Sie hakt die alte Frau unter, die bereitwillig mit ihr geht.
Ganz still sitzt Margret auf dem Rücksitz. Sie genießt das gleichmäßige Motorengeräusch. Häuser mit sauberen Vorgärten ziehen an ihr vorbei, aber das nimmt Margret nicht wahr. Sie fühlt, wie mit der aufkommenden Wärme die Verzweiflung schwindet, ihr Herz wird ruhiger. Bald, ganz bald wird sie bei ihrer Eva sein. `Jetzt wird alles gut, mein Liebes.
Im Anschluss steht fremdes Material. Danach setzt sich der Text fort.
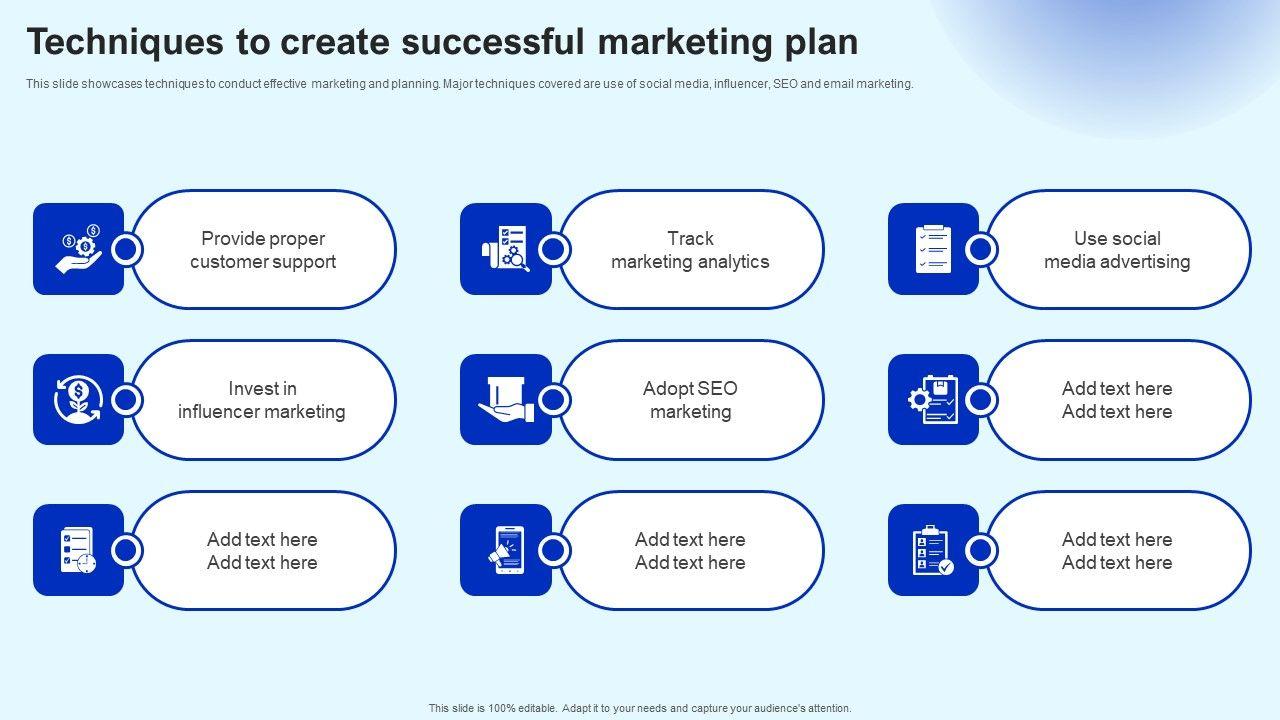 Techniques to create successful marketing plan

This slide showcases techniques to conduct effective marketing and planning. Major techniques covered are use of social media, influencer, SEO and email marketing.

Provide proper customer support

Track marketing analytics

Use social media advertising

Invest in influencer marketing

Adopt SEO marketing

Add text here Add text here

Add text here Add text here

Add text here Add text here

Add text here Add text here

This slide is 100% editable. Adapt it to your needs and capture your audience's attention.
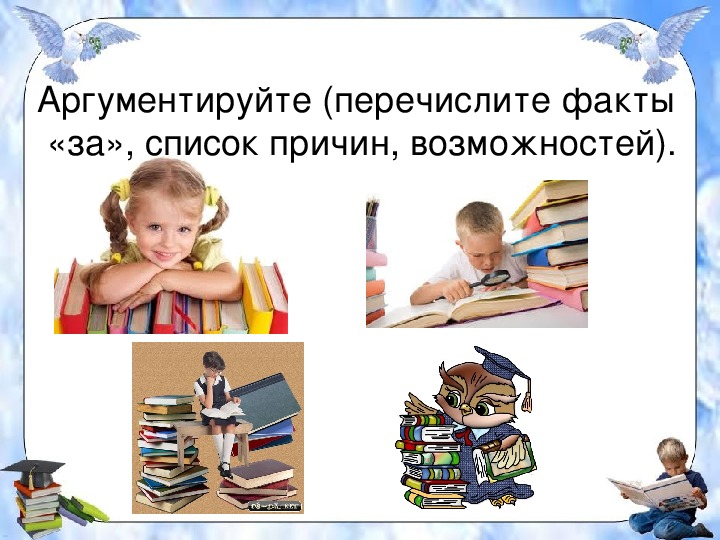 Аргументируйте (перечислите факты «за», список причин, возможностей).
Mama ist gleich bei dir und dann wird dir wieder warm.`
Vor dem Kindergarten wartet Jana noch als einzige mit der Erzieherin.
Sie ähnelt einem bunten Ball, wie sie mit ihrer roten Daunenjacke und der gelben Mütze auf Bärbels VW zuhüpft.
"Mensch Mama, bist du wieder spät," empört öffnet die Kleine die Wagentür und sieht überrascht Frau Twist auf dem Rücksitz..
"Warum hast du eine Oma mitgebracht?",
"Das ist Frau Twist, weißt du, damals in dem großen Krieg, von dem dir Opa mal erzählt hat, da ist ihre kleine Tochter gestorben. Heute ist Frau Twist sehr alt, aber manchmal glaubt sie, dass sie noch jung ist und ihre Tochter noch lebt und jetzt sucht sie sie hier." Erklärt Bärbel.
Jana klettert neben Margret in ihren Kindersitz.
"Aber du bist doch eine Oma, Omas haben doch gar keine kleinen Kinder mehr!" Belehrt Jana sie. Die strahlt, als sie Jana sieht und gibt ihr die Hand. Vertrauensvoll lächelt das Kind die Alte an und lässt sich die Hand halten. Als sie losfahren kuschelt sich die Kleine an die Rückenlehne und sieht nachdenklich zu Margret hoch.
"Hhmmm - duhuu Mama - manchmal, wenn ich ganz ganz traurig bin, dann denk ich mir, dass ich ganz wo anders bin, und dann ist es nicht mehr so schlimm. Vielleicht ist die Oma jetzt auch ganz wo anders und will nicht mehr zurück." Durch den Rückspiegel lächelt Bärbel das ungleiche Paar auf dem Rücksitz an, sie sieht dabei etwas traurig aus.
"Ach Jana, mein Schatz, bestimmt hast du Recht, Frau Twist ist jetzt sicher ganz wo anders."
Als sie wieder auf dem Parkplatz ankommen, ist Margret in dem warmen Auto fest eingeschlafen. Lächelnd hält sie Janas Hand in der ihren.